No es la primera vez que observamos al presidente de la República o a algunos de sus altos funcionarios reaccionar de esta forma ante las graves acusaciones que se le han hecho a través de algún medio de prensa, de la sociedad civil o de medios extranjeros. Muchas veces, en lugar de brindar una respuesta mínimamente seria, las reacciones oficiales se limitan a un ataque ad hominem o a la burla, la ridiculización o la negación de los hechos.

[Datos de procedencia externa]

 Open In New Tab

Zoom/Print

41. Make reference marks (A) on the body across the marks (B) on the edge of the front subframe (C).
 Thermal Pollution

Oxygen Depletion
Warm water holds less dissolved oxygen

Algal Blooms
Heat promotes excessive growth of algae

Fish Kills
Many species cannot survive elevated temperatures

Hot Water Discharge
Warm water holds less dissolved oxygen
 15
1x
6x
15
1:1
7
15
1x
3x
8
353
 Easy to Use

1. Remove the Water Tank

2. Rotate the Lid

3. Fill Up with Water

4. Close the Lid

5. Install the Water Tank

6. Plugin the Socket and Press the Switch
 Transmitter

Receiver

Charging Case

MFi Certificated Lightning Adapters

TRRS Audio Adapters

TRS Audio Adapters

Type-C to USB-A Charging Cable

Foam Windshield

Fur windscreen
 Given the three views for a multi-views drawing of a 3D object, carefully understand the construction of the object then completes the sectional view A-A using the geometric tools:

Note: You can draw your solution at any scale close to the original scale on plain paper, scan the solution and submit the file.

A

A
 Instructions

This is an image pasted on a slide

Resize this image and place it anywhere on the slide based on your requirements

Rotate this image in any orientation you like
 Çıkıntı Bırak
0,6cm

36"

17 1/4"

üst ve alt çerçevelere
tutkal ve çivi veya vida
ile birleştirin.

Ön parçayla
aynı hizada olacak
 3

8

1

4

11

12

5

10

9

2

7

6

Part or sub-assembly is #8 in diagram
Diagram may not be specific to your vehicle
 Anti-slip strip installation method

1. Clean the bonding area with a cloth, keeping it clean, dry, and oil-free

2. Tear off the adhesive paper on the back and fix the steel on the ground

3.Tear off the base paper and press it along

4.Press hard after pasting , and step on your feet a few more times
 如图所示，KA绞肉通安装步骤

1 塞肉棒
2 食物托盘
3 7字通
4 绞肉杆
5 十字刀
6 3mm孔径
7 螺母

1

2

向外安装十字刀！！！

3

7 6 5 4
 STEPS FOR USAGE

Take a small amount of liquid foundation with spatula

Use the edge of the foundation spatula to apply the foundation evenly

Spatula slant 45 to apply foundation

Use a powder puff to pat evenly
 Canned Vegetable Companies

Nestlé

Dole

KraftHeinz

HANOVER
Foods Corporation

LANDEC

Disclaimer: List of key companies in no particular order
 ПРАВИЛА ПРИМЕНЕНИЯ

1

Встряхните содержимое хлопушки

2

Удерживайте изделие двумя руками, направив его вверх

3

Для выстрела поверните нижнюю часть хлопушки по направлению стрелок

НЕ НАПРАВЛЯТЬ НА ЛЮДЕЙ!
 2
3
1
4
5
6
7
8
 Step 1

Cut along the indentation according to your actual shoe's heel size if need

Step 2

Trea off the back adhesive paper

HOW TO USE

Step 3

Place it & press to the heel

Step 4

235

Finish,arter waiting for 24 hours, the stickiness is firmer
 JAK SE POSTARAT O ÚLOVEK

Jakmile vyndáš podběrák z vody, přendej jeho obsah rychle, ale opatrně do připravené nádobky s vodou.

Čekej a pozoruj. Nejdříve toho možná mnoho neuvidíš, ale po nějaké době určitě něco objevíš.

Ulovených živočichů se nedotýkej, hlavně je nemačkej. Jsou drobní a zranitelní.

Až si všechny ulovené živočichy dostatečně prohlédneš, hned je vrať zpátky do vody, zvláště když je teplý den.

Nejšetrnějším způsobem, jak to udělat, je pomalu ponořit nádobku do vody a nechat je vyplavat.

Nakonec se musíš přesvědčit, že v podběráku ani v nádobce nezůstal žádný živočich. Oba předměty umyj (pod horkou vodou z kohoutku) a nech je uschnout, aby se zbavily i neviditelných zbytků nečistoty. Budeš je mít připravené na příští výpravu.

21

Por ejemplo, cada vez que los periodistas, las organizaciones de derechos humanos o los ciudadanos denunciamos públicamente abusos policiales, los hechos concretos se minimizan, se niegan o se distorsionan y las víctimas o quienes reclamamos somos insultados o ridiculizados, tildándonos de mentirosos, de activistas pagados o de cosas peores.

Esta no es una forma aceptable de reaccionar ni de responder en una república democrática ni en un Estado constitucional de derecho. El presidente no está al margen de la ley y como todo ciudadano debe rendir cuentas y exigir a sus funcionarios que rindan cuentas. Si él o cualquiera de los servidores que integran el Ejecutivo quebranta la ley o realiza actos que parecen haberla quebrantado, deben rendir cuentas; y si no lo hacen, deben asumir las consecuencias. La forma correcta de reaccionar por parte de un representante del pueblo ante un cuestionamiento válido —como pueden serlo reportajes periodísticos o denuncias ciudadanas— es ofreciendo una explicación directa y verídica, que además incluya un informe sobre las investigaciones que se iniciarán, sus resultados y las consecuencias de tales investigaciones. ¡Quedamos en la espera, señor presidente!


*Lilliam Arrieta es investigadora en temas de transparencia, lucha contra la corrupción, libertad de expresión y funcionamiento de la justicia en El Salvador. Catedrática universitaria desde hace 17 años. Anteriormente trabajó nueve años en la Corte Suprema de Justicia. Es abogada y notaria, doctora en Derecho por la Universidad Autónoma de Barcelona y licenciada en Ciencias Jurídicas de la UCA.